While most of you already have a nutrient management plan for your pork operation, you'll need to expand it within the next two years. As part of the pending Confined Animal Feeding Operation's guidelines, the U.S. Environmental Protection Agency will require a Comprehensive Nutrient Management Plan.

USDA's Natural Resources Conservation Service is defining the nutrient elements of these plans. There are nine components to include in your CNMP:

1. Site maps, including a soil map
These maps are usually part of your overall conservation plan. They include, aerial photographs, computer-generated, geographic information system maps and printouts as well as hand-drawn sketches. Information is provided where you land-apply nutrients. This includes field boundary and acreage, location of any sensitive areas, existing soil types and characteristics.

2. Location and description of sensitive resource areas
If present, sensitive resource areas will be drawn on the site map. These areas may be highly erodible land, sole-source aquifer recharge areas, highly leachable soils, fields that have a high risk for phosphorus transport, areas in close proximity to neighbors or public areas.

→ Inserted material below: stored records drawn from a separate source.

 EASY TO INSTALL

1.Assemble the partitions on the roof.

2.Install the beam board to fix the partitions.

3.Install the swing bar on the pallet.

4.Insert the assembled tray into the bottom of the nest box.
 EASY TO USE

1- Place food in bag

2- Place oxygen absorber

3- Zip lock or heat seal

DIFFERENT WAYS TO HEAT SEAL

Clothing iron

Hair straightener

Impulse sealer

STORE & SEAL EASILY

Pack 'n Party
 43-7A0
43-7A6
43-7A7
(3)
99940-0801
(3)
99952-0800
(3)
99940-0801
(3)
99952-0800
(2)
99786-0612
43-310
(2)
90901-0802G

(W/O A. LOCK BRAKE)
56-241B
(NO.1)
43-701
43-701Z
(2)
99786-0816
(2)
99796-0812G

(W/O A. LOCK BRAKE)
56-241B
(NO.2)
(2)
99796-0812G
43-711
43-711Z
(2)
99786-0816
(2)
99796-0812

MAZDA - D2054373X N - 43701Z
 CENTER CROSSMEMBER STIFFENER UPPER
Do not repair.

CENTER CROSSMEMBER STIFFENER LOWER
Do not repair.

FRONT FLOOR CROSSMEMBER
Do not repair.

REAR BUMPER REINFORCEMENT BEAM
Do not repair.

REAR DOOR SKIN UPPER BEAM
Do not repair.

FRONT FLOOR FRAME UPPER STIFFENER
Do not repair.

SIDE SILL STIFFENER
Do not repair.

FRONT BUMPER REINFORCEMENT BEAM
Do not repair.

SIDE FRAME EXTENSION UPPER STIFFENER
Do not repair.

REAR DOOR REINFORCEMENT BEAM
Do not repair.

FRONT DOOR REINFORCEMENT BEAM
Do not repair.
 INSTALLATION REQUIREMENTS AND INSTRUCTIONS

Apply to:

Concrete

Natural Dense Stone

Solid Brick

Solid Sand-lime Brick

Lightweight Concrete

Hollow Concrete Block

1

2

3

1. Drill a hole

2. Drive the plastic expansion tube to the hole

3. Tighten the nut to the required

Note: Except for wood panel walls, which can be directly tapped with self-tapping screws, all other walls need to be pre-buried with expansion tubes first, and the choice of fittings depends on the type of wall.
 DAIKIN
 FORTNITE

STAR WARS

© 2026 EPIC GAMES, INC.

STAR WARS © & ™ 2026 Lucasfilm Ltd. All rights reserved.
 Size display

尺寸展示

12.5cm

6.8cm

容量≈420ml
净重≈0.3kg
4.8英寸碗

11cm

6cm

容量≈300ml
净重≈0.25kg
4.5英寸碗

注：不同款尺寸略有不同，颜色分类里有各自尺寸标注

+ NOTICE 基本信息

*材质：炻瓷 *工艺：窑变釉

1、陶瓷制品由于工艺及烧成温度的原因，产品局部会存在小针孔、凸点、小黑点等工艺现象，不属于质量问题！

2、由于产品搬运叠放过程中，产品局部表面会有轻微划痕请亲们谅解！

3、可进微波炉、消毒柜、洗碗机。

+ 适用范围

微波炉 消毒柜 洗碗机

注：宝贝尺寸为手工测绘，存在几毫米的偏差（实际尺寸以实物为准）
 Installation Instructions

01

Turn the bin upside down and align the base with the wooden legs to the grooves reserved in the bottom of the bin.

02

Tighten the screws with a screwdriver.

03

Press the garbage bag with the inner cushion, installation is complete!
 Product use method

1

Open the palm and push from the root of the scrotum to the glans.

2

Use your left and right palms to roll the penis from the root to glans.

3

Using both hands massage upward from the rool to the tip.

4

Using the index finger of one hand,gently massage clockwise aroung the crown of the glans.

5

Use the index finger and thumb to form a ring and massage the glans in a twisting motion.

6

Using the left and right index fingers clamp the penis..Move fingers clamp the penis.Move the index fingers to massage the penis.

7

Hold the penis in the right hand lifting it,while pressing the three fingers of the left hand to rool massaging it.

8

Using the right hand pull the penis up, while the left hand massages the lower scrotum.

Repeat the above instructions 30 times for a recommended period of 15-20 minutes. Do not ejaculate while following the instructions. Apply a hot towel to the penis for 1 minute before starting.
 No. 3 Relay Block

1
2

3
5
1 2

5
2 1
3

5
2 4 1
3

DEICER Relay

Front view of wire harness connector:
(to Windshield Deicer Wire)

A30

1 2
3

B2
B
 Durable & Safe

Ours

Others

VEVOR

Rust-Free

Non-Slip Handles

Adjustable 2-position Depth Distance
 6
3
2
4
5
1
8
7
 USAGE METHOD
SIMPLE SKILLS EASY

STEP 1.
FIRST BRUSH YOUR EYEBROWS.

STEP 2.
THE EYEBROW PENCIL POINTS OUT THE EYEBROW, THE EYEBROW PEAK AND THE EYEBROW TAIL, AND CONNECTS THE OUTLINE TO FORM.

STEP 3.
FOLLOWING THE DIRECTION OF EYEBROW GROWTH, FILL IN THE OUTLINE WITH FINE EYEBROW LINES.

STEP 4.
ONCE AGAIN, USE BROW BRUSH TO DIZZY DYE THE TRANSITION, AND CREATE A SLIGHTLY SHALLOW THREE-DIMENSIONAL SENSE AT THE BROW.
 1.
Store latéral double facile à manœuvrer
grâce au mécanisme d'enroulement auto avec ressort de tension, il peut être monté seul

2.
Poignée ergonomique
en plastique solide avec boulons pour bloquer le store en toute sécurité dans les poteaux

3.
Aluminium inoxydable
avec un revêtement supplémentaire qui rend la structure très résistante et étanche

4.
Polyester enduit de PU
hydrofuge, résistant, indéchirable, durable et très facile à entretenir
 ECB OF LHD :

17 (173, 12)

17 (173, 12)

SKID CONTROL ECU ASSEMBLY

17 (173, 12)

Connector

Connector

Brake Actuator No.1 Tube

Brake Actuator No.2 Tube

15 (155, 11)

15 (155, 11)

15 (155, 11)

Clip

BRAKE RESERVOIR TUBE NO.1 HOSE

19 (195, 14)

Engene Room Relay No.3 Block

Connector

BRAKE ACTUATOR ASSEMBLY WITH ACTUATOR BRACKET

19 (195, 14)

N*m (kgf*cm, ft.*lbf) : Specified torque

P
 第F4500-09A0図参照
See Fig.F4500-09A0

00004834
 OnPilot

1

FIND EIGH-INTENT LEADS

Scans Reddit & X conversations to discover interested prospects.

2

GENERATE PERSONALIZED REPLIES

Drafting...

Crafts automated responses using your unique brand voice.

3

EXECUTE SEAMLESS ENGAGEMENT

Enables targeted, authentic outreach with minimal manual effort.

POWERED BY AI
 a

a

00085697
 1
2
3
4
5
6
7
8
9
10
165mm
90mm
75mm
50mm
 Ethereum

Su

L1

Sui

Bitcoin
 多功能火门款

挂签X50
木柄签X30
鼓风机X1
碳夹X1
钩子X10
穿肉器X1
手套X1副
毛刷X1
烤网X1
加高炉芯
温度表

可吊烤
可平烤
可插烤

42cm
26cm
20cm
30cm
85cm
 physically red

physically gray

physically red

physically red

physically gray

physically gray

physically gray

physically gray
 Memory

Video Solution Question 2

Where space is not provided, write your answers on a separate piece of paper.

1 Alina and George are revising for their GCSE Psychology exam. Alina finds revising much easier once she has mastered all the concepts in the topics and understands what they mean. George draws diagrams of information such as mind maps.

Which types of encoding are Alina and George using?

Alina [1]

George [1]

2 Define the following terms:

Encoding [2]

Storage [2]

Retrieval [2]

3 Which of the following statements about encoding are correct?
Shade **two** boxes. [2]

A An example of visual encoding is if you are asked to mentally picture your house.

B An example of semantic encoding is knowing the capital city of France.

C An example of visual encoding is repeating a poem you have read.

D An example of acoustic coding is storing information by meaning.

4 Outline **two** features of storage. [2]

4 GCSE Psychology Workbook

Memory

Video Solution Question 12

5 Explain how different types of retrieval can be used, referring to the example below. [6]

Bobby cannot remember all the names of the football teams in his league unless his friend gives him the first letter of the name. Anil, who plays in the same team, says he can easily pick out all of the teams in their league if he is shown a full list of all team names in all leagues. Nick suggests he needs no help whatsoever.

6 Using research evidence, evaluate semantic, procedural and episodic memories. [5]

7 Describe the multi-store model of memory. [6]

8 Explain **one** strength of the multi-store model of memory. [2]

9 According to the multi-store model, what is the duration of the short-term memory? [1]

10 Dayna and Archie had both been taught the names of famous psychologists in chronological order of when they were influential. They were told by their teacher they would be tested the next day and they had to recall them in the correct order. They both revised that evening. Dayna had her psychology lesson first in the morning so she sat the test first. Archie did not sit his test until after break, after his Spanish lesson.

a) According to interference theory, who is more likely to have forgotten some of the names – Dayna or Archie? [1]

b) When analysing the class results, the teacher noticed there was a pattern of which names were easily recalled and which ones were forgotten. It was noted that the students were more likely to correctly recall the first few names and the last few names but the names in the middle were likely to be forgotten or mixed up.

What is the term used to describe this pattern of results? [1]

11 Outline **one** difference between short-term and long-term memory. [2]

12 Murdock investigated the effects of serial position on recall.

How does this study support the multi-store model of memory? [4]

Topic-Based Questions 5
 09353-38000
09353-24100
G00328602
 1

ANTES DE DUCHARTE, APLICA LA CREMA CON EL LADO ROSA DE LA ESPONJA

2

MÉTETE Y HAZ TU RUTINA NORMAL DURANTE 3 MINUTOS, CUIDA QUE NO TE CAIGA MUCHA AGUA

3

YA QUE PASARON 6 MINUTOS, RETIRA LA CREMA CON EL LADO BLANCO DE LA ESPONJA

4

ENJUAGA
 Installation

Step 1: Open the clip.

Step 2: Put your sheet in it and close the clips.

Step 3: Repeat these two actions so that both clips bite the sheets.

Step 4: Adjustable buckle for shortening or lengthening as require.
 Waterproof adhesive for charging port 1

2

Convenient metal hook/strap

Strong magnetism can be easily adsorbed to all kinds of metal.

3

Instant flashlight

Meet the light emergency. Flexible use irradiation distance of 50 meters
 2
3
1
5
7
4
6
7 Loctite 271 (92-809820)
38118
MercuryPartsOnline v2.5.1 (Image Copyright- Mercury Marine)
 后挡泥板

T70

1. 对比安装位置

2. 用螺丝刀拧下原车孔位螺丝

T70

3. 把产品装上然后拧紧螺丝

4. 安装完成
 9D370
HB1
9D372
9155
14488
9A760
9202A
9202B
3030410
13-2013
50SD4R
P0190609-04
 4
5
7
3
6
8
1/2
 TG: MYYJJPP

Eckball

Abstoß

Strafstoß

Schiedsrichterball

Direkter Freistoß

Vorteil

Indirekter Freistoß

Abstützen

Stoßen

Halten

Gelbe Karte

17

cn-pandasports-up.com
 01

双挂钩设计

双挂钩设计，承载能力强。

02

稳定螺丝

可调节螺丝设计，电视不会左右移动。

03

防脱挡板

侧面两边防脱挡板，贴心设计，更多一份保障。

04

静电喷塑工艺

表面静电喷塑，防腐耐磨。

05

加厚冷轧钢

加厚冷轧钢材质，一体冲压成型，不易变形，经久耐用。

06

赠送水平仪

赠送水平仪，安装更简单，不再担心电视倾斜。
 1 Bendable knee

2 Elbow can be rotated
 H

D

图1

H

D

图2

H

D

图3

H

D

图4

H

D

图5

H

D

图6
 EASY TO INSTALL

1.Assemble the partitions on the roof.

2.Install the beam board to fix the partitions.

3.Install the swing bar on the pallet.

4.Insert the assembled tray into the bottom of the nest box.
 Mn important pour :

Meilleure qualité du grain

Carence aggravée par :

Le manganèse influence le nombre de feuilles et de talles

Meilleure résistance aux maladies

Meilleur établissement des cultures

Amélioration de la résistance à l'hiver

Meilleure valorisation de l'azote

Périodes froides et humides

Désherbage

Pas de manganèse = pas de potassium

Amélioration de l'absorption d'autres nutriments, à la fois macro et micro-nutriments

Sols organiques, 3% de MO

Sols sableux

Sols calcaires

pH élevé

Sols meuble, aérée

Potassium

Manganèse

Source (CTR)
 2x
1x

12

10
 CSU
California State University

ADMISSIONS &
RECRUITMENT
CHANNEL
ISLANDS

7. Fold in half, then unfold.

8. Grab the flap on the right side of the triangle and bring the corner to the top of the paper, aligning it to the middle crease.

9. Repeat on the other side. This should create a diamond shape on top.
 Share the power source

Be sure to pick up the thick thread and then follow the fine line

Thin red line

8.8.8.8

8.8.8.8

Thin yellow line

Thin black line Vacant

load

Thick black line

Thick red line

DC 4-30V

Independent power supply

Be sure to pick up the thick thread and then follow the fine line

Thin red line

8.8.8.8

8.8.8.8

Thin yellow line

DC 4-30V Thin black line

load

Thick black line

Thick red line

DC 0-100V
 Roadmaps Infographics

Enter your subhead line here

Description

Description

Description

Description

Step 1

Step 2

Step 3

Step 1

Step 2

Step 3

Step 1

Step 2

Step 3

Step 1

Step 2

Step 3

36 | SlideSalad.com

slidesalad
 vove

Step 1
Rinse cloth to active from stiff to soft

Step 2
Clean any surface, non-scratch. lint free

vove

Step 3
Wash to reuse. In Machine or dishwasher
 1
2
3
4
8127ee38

Assessment tools and maps are available in the NRCS Field Office Technical Guide, which you can find at www.nhq.nrcs.usda.gov/Pro grams/ahcwpd/CNMPTG.pdf.

3. Soil, water, crop and manure analysis
You must include sample analysis of the soil, plants, water and organic materials, including hog manure used for nutrients.

4. Current or planned crop production sequence or crop rotation
It's essential to have a three- to five-year history of past, present and future crops for your nutrient management plan. This will help you determine your crops' nutrient needs and amount of carryover.

5. Expected yields
Soil, climate, crop variety and management skills are all factors in determining your crop yields. Consult with your state Extension service personnel or crop consultant for acceptable methods used in your area.

6. Nutrient sources available
Nutrient sources may include soil reserves, commercial fertilizer, animal manure and other organic waste products, irrigation water, atmospheric deposition and legume credits. Once again, check with your consultant for an accurate analysis.

7. Develop a nutrient budget for your planned crop rotation
A nutrient budget determines the amount of nutrients available from all sources and compares this to the amount of nutrients required to meet the expected yield. If the crop-yield nutrient requirement exceeds available sources, then you'll need to apply additional nutrients. If nutrient supplies exceed crop requirements, then you must take management measures to ensure the excess nutrients are either reduced or their application will not cause detrimental effects to area resources.

8. Recommended rates, timing and method of nutrient application
You'll receive three specifications for nutrient application. The application rate depends on the nutrient budget results.

Timing is determined by the crop's growth stage, field conditions for application, equipment and climatic conditions.

How the nutrient is applied will be based on its form and consistency, soil and weather conditions and potential for movement or loss to the environment.

9. Operation and maintenance of the nutrient management plan
Review and update your plan on a regular basis. This includes taking periodic soil tests to track soil reserves, calibrating application equipment to maintain consistent nutrient amounts, supplying uniform and precise nutrient amounts and maintaining manure management records.

If you have any or all of this nutrient management information available, start compiling it now. Having it available in one location, either in a notebook, file or on your computer, will make life easier during the next couple of years.